▸ Text:
━━━━━━━━━━━━━━━━━━━━━━━━━━━━━━

31. A code conversion method of converting a first code string into
a second code string, comprising the steps of: a first step of
obtaining a first gain from a code corresponding to a gain out of
said first code string, a second step of storing and holding said
first gain as a second gain, a third step of calculating, from said
first gain, said second gain and a third gain sequentially read
from a table in which a plurality of gains are stored in advance,
an evaluation value for each said third gain, and a fourth step of
selecting said third gain with which said evaluation value is the
minimum from said table to output a code corresponding to selected
said third gain as a code corresponding to a gain in the second
code string.
32. The code conversion method as set forth in claim 31, wherein at
said third step, an evaluation value for each said third gain is
calculated from said first gain, said second gain, said third gain
sequentially read from said table, and a fourth gain selected,
stored and held among third linear prediction coefficients read
from said table in the past, and at said fourth step, said third
gain with which said evaluation value is the minimum is selected
from said table and a code corresponding to selected said third
gain is output as a code which is corresponding to the gain in the
second code string and is decodable by a linear prediction
coefficient decoding method in a second coding and decoding system,
and which further comprises: a fifth step of storing and holding
selected said third gain as the fourth gain.
33. The code conversion method as set forth in claim 31, wherein at
said third step, a first square error is calculated from said first
gain and said third gain and a second square error is calculated
from said second gain and said third gain to calculate an
evaluation value from said second square error and said first
square error.

━━━━━━━━━━━━━━━━━━━━━━━━━━━━━━

Reproduce word for word the passage of the code conversion claims that opens with "32. The code" and closes with "the fourth gain.".

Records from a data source
━━━━━━━━━━━━━━━━━━━━━━━━━━━━━━

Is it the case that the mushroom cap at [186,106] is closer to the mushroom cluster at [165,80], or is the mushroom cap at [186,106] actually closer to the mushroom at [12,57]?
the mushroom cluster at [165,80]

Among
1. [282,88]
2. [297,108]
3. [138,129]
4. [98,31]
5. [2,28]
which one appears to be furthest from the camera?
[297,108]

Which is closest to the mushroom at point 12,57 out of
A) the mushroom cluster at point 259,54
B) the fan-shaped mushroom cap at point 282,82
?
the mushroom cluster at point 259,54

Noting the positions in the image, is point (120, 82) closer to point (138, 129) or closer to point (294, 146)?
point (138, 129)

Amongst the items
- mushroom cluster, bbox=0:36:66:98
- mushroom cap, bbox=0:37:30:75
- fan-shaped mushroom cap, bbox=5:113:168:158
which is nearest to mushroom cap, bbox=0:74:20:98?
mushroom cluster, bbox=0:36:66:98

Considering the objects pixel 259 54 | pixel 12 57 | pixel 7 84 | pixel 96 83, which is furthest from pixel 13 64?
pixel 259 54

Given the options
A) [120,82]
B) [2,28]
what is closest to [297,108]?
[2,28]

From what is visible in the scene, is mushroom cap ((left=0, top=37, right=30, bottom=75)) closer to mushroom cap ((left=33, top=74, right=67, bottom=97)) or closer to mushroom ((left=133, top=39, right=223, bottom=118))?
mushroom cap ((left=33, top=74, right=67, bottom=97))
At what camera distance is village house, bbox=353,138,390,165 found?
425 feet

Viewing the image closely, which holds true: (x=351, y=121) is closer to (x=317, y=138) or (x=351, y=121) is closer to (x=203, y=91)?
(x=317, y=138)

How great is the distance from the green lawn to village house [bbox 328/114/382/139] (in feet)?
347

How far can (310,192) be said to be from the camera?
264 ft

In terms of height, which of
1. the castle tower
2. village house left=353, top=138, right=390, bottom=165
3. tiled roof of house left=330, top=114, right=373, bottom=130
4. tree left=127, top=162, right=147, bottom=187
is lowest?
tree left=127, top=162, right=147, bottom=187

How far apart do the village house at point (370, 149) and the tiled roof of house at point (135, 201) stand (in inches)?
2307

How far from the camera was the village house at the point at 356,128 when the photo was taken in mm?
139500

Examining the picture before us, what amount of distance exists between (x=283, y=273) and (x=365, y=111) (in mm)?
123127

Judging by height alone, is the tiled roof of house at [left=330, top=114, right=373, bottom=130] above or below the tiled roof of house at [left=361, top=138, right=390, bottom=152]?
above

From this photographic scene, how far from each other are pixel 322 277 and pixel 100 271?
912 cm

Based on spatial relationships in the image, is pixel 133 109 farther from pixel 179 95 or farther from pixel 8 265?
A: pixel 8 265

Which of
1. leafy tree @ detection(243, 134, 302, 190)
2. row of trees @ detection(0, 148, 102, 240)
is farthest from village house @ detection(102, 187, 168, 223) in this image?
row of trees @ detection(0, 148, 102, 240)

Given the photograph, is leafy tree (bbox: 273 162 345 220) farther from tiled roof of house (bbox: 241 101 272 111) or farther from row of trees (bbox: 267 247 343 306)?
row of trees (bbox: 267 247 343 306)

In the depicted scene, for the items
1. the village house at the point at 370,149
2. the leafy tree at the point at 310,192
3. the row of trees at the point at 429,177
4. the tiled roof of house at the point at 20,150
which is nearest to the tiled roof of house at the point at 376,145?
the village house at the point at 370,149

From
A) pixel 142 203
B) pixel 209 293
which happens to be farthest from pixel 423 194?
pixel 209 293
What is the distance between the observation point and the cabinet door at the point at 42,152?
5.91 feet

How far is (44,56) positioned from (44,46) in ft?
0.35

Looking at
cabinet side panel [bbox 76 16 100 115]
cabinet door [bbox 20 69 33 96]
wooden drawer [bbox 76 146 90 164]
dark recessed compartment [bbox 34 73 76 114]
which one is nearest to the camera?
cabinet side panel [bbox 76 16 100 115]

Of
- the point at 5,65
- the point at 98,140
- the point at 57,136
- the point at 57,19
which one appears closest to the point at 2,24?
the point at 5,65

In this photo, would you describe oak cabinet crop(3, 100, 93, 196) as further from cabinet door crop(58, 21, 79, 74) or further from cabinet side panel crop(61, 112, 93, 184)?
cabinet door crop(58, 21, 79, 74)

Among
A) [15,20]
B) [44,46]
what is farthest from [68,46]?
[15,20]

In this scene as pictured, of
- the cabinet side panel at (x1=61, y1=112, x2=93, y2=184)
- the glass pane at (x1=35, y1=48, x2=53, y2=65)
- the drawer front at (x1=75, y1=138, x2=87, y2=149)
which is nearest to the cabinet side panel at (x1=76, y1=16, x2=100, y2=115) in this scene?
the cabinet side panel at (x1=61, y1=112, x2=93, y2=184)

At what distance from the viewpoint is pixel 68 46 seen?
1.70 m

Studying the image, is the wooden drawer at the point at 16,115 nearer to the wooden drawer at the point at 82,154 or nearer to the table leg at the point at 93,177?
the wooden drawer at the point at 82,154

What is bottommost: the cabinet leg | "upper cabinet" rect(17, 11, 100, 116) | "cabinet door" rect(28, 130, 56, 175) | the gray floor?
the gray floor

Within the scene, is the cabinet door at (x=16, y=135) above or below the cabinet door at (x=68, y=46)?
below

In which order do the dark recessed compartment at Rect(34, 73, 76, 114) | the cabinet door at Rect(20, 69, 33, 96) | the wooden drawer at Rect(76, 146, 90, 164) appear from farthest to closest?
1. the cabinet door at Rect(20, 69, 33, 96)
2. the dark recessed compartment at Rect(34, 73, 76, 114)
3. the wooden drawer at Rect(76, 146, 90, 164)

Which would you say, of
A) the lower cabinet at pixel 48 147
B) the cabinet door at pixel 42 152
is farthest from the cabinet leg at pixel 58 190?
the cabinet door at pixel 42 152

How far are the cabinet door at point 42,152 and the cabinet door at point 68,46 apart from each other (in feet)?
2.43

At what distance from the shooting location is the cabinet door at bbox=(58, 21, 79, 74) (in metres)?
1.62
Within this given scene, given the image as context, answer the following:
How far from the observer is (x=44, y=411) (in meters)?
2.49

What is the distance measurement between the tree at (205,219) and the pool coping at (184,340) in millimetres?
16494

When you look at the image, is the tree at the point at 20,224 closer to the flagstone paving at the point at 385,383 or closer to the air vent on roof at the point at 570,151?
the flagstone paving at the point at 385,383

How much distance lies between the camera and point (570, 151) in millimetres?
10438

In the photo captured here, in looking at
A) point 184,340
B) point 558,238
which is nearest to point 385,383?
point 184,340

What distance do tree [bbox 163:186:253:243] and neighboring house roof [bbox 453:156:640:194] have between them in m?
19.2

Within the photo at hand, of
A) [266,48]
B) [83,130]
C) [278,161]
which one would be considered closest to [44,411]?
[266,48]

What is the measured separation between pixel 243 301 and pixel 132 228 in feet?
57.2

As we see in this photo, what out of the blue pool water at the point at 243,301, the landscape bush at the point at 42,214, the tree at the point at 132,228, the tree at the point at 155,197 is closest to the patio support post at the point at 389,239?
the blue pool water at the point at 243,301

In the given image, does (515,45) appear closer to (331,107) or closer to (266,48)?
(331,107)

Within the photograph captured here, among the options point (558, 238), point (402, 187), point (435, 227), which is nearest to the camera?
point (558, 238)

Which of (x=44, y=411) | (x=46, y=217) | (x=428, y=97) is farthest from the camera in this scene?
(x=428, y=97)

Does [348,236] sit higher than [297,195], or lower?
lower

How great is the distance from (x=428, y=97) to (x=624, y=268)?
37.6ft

━━━━━━━━━━━━━━━━━━━━━━━━━━━━━━

▸ Exercise solution:
32. The code conversion method as set forth in claim 31, wherein at
said third step, an evaluation value for each said third gain is
calculated from said first gain, said second gain, said third gain
sequentially read from said table, and a fourth gain selected,
stored and held among third linear prediction coefficients read
from said table in the past, and at said fourth step, said third
gain with which said evaluation value is the minimum is selected
from said table and a code corresponding to selected said third
gain is output as a code which is corresponding to the gain in the
second code string and is decodable by a linear prediction
coefficient decoding method in a second coding and decoding system,
and which further comprises: a fifth step of storing and holding
selected said third gain as the fourth gain.